▶ Provided text:

▼

REITs targeted after using federal aid
U.S. Rep. Alexandria Ocasio-Cortez is taking aim at real estate investment trusts that seek to use federal aid to pay out shareholder dividends. The progressive congresswoman criticized industry trade group Nareit for lobbying congress to allow REITs to use federal aid to pay dividends. Ocasio-Cortez said that while an estimated 70% of hotel workers have been laid off, hotel companies were still paying out millions to shareholders. She pointed to three hospitality REITs in her letter: Park Hotels and Resorts, CorePoint Lodging Trust and Apple Hospitality, which at the end of March paid shareholders US$105 million, US$11 million and US$67 million, respectively.
Possible 19% shift to virtual meetings long-term: Survey
According to research from Morgan Stanley, surveyed corporate travel managers expect sharper declines in the 2020-2021 travel/hotel spend than initial RevPAR forecasts, and a 19% long-term shift to virtual meetings. While the travel managers also expect travel budgets to return to 2019 levels soon, the survey ultimately leans negative.
Over half of travel buyers have revisited policies
As signs of recovery continue in the business travel sector, travel procurement professionals are prioritizing the health and safety of employees, according to a poll by the Global Business Travel Association. Over half of travel buyers report their company has changed its travel policy, and 70% characterize the policy changes as being “somewhat” or “a lot.” When asked what travel program changes have been made due to the pandemic, instituting new rules about pre-trip approval (53%), having more frequent or detailed pre-trip communications or briefings (35%), collecting health information from employee travelers (i.e., virus exposure or preexisting conditions (24%); and clarifying or changing rules about ticket credits/unused tickets (22%) are cited most frequently.

▲

▶ Work order A:
According to the travel industry news briefs, what percentage of travel buyers describe their company's travel policy changes as "somewhat" or "a lot"?
▶ Work order B:
Pick up the travel industry news briefs after their final sentence and keep writing.

▶ Available data:
▼

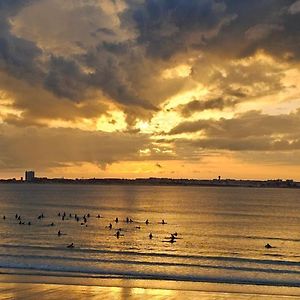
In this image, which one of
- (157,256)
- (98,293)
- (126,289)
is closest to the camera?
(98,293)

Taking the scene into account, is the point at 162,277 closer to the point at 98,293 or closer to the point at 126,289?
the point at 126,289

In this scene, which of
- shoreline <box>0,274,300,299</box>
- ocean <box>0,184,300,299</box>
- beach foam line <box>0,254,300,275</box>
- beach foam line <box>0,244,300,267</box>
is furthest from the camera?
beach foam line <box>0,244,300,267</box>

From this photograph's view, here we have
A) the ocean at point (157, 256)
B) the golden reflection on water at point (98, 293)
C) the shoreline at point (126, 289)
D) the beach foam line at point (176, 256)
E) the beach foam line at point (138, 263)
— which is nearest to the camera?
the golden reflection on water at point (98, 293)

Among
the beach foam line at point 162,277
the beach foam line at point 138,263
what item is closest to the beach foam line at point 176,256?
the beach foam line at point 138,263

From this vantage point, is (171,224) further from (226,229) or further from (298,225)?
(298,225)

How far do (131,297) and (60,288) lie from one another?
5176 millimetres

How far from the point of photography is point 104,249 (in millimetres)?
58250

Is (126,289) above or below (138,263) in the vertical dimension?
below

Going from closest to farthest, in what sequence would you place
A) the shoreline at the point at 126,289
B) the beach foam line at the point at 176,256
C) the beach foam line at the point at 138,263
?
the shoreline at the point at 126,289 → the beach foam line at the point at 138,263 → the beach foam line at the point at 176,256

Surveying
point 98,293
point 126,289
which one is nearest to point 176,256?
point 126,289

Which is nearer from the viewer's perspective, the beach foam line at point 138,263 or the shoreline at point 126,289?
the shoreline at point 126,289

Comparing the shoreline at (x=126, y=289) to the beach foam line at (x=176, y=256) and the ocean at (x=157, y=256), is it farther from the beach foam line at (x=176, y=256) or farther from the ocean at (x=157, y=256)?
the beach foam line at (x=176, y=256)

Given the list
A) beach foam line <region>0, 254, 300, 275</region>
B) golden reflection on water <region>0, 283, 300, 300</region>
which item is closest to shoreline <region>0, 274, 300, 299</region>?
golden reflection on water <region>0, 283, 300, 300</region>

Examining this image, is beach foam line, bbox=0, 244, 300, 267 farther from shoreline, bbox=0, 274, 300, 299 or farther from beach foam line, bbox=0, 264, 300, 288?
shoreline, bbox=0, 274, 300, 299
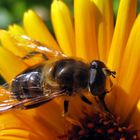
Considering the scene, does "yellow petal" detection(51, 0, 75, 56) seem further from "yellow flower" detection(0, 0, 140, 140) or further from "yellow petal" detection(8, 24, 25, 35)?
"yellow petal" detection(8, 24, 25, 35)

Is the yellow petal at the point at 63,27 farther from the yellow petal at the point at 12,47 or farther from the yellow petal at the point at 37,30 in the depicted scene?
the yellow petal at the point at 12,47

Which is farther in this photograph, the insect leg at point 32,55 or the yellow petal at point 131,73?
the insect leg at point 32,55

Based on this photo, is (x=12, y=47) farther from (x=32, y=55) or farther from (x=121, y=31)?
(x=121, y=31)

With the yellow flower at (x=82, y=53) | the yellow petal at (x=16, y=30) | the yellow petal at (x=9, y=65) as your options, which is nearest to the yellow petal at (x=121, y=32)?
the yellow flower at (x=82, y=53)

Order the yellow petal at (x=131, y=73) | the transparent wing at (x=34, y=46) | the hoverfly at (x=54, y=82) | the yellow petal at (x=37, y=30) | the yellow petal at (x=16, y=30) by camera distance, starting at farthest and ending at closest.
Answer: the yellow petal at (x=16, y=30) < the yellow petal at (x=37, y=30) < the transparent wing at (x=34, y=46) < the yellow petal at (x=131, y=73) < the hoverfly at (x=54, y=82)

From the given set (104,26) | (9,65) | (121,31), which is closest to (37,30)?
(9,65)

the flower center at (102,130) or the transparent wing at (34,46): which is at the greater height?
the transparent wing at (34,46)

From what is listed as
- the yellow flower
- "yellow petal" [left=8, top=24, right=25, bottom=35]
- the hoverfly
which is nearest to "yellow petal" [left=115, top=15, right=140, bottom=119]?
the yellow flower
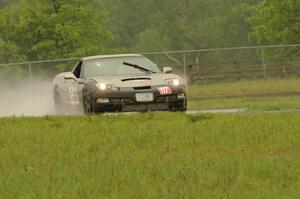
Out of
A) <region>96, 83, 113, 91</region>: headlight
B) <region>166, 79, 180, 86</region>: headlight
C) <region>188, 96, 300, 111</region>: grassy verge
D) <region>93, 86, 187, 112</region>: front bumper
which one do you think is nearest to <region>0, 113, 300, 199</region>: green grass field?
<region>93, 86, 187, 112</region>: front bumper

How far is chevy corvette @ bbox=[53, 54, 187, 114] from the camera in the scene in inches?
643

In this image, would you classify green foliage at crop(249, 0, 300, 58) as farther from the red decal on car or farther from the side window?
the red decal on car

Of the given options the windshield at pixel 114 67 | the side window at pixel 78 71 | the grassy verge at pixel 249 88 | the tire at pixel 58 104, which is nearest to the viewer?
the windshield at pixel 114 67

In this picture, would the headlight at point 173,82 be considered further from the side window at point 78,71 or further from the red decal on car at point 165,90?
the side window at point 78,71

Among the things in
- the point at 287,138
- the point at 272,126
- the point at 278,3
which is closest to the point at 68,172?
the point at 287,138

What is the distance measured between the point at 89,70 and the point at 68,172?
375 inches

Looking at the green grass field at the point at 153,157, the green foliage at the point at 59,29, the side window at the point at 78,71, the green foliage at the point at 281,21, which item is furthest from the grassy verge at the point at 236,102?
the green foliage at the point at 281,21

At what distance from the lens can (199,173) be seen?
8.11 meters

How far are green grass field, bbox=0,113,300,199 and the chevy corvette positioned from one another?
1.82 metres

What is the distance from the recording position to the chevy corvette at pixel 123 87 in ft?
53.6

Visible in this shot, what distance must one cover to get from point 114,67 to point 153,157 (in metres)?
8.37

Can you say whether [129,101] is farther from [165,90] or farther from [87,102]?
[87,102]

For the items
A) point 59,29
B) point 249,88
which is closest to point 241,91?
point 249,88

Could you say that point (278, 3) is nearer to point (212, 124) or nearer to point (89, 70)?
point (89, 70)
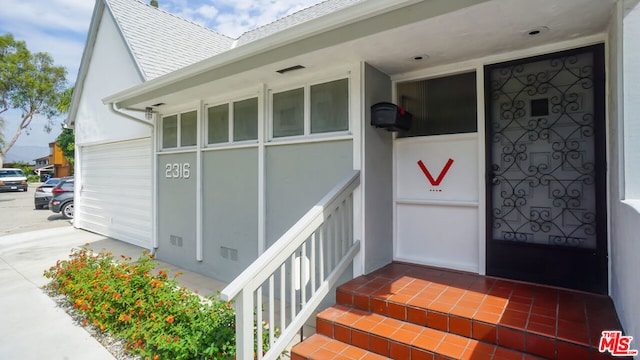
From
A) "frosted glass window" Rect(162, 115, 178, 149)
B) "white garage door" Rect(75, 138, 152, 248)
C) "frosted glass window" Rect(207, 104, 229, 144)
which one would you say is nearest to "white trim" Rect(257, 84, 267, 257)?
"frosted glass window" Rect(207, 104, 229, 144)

▲

▶ Written reply A:
70%

▶ Written reply B:
Times Square Edition Hotel may be back
New York City’s Times Square Edition Hotel, dark since March and due for permanent closure in August, might yet live to see the New Year’s Eve. Operator Marriott International advised employees in May that the 452-room hotel would close for good on August 13, owing to a pending bank-loan default by property owner Maefield Development, which is led by developer/investor Mark Siffin. But sources told the Commercial Observer that a deal has been worked out with lead lender Natixis and other parties to clear up a tangle of debt claims that will enable Marriott to reopen the hotel this fall.
U.S. occupancy: Mostly flat
U.S. hotel performance data for the week ended July 11 showed mostly flat occupancy and lower room rates from the previous week, according to data from STR.
July 5-11 (percentage change from comparable week in 2019):
Occupancy: 45.9% (-38.0%)
ADR: US$97.33 (-26.8%)
RevPAR: US$44.67 (-54.6%)
Aggregate data for the top 25 markets showed lower occupancy (39.2%) and ADR (US$96.69) than all other markets. Norfolk/Virginia Beach, Virginia, was the only one of those major markets to reach a 60% occupancy level (60.4%). Two additional markets surpassed 50% occupancy: Detroit, Michigan (54.9%), and Atlanta, Georgia (50.1%). Markets with the lowest occupancy levels for the week included Oahu Island, Hawaii (19.1%); Boston, Massachusetts (28.6%); and Orlando, Florida (28.9%). In New York, New York, occupancy was 37.0%, down from 40.1% the week prior. In Seattle, Washington, occupancy was 32.4%, virtually flat from the previous week.